En fait, ce que cette scène représente, c’est combien la demande pour nos services dépasse l’offre de services. Ce qu’elle témoigne aussi, c’est combien les corporatismes antérieurs des fédérations médicales, utilisés par le passé pour protéger le revenu des médecins, non seulement nous éloignent de meilleurs environnements de pratique, mais ne sont plus en mesure de protéger notre pouvoir de négociation (et donc, notre revenu).

La réalité économique

Analysons la situation d’un point de vue macro-économique. Dans les sociétés occidentales, deux changements économiques fondamentaux heurtent le marché du travail. Le premier changement est la mondialisation, qui amène une concurrence extérieure pour tous les métiers, les marchés et les professions non protégées par des ordres professionnels ou des systèmes de gestion de l’offre. Le deuxième est le libéralisme économique. Pour nous, médecins, dans notre pratique de tous les jours, le libéralisme économique en santé s’exprime par l’attitude « client » du patient, patient qui veut utiliser son rapport de force de client lorsqu’il achète un « produit » de santé.

Ces deux phénomènes – la mondialisation et le libéralisme-« consumérisme » – sont tous deux associés au néolibéralisme de nos sociétés occidentales modernes.
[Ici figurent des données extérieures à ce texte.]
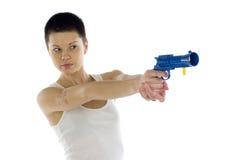 Menina com uma pistola do brinquedo Imagem de Stock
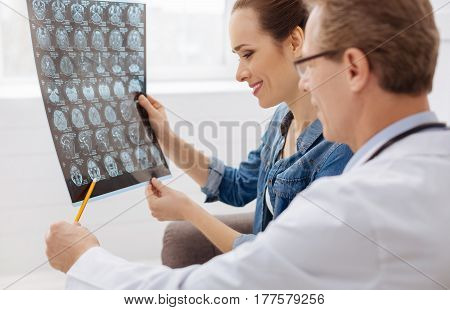Moving in the right direction. Delighted excellent experienced surgeon point at the brain scan shoving his patient her improvement while she paying a regular visit to him
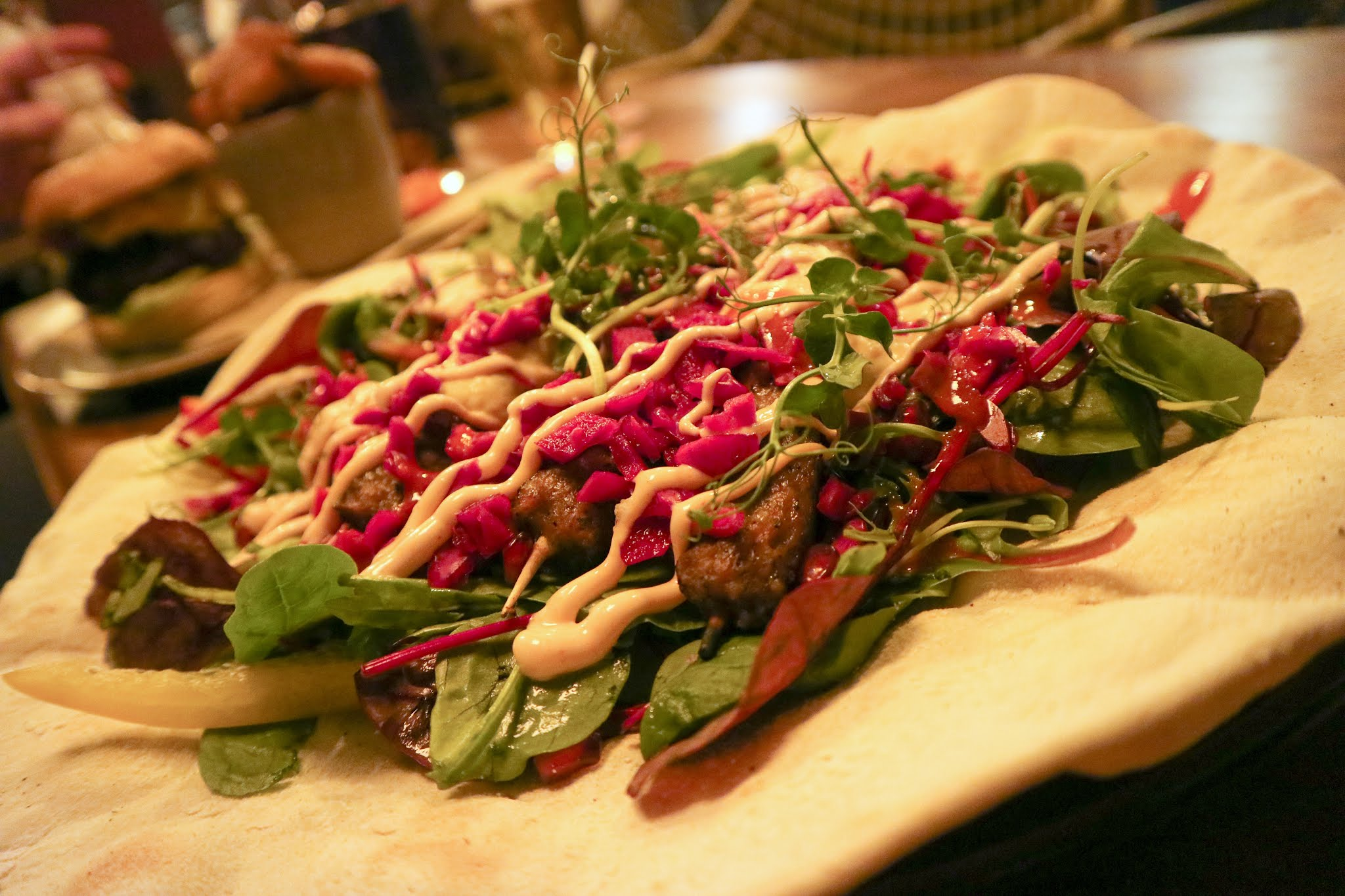 A large lamb kebab from The Ship's Cat food menu, with pomegranate seeds and salad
À l’heure actuelle, ce sont des faits inéluctables et irréversibles qu’aucun homme politique n’arrivera à renverser. Même l’homme politique le plus puissant de la planète, Donald Trump, qui fut élu pour imposer une vision opposée au néolibéralisme mondialisé (un protectionnisme nationaliste), n’arrive pas à s’opposer de façon concrète au rouleau compresseur de la mondialisation. C’est dire comment les deux changements macro-économiques cités plus haut sont puissants. Et ces deux changements touchent également le monde médical. Analysons maintenant de quelle manière.
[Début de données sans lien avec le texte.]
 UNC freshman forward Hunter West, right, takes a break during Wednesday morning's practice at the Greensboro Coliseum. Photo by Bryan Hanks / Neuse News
Les services professionnels des sociétés occidentales ont été en grande partie protégés des effets de la mondialisation. Ce protectionnisme est justifié par les législateurs québécois et canadiens pour garantir la qualité d’un service professionnel.

La qualité d’un service professionnel est évidemment une bien bonne chose. Il est extrêmement utile de pouvoir compter sur des ordres professionnels pour assurer la qualité de l’acte professionnel. Leurs standards font état d’une formation, et s’assurent que, en ce qui nous concerne, nos diplômes de médecin « valent » quelque chose. Mais la ligne est mince entre « protection du public au nom de la qualité », et « protectionnisme d’intérêts corporatistes ». Présentement, nul doute que la population voit de façon générale les ordres professionnels, tous les ordres en fait, bien plus comme des agents de protectionnisme que comme des gardiens de la qualité de l’acte. Que cela soit vrai ou non, il est très malheureux que la population remette en doute le bien-fondé des ordres professionnels, qui sont des institutions névralgiques et indispensables.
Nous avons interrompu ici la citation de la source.